**Exercise requirements**. In the copy you make of the entries, no picture should appear, and every word must match.

[Extracted records]
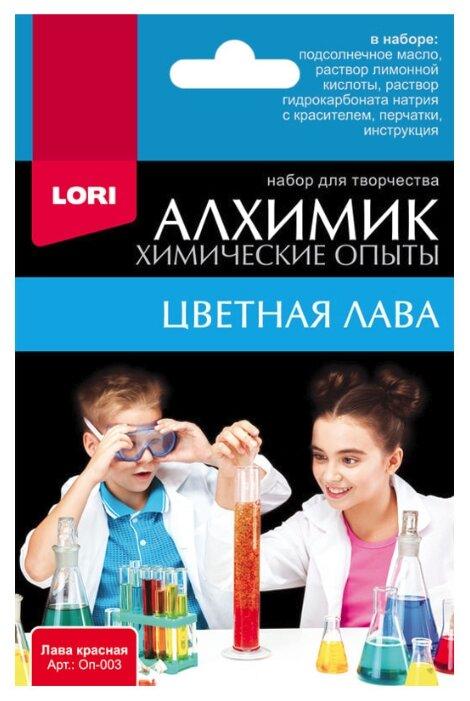 Набор LORI Алхимик. Цветная лава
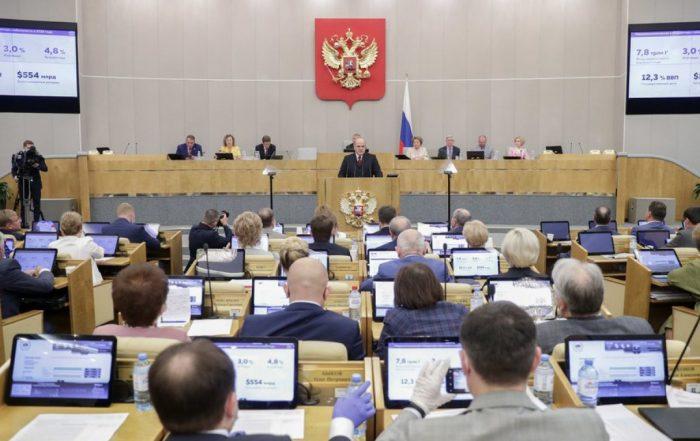 Russia e le restrizioni legislative sulle criptovalute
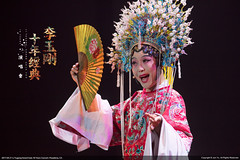 The New Drunken Beauty (Jun Bug) Tags: li yugang pasadena peking opera california civic auditorium convention center 李玉刚 京剧 刚好遇见你 新贵妃醉酒 classical chinese art ballads songs dancing media illusions traditional culture thenewdrunkenbeauty thebellfordreamchasing lotusflower 逐梦令 莲花 grand gala 10 years concert la losangeles liyugang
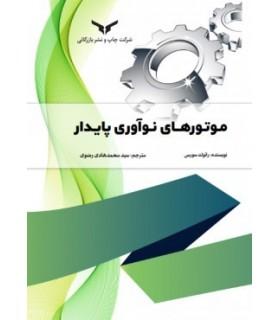 کتاب موتورهای نوآوری پایدار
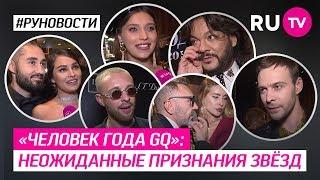 Человек года GQ: эксперимент Крида, беременная Тодоренко, новая девушка Шнура
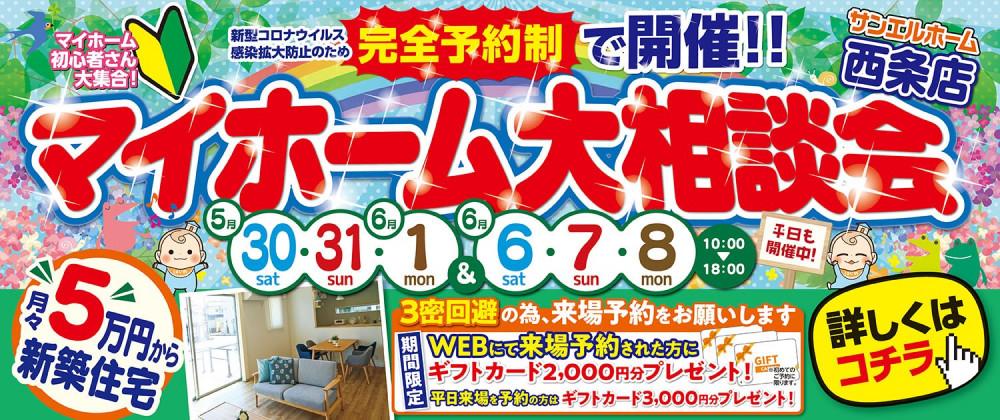 マイホーム大相談会(西条店)5/30~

**Problem solution**.
 Набор LORI Алхимик. Цветная лава
 Russia e le restrizioni legislative sulle criptovalute
 The New Drunken Beauty (Jun Bug) Tags: li yugang pasadena peking opera california civic auditorium convention center 李玉刚 京剧 刚好遇见你 新贵妃醉酒 classical chinese art ballads songs dancing media illusions traditional culture thenewdrunkenbeauty thebellfordreamchasing lotusflower 逐梦令 莲花 grand gala 10 years concert la losangeles liyugang
 کتاب موتورهای نوآوری پایدار
 Человек года GQ: эксперимент Крида, беременная Тодоренко, новая девушка Шнура
 マイホーム大相談会(西条店)5/30~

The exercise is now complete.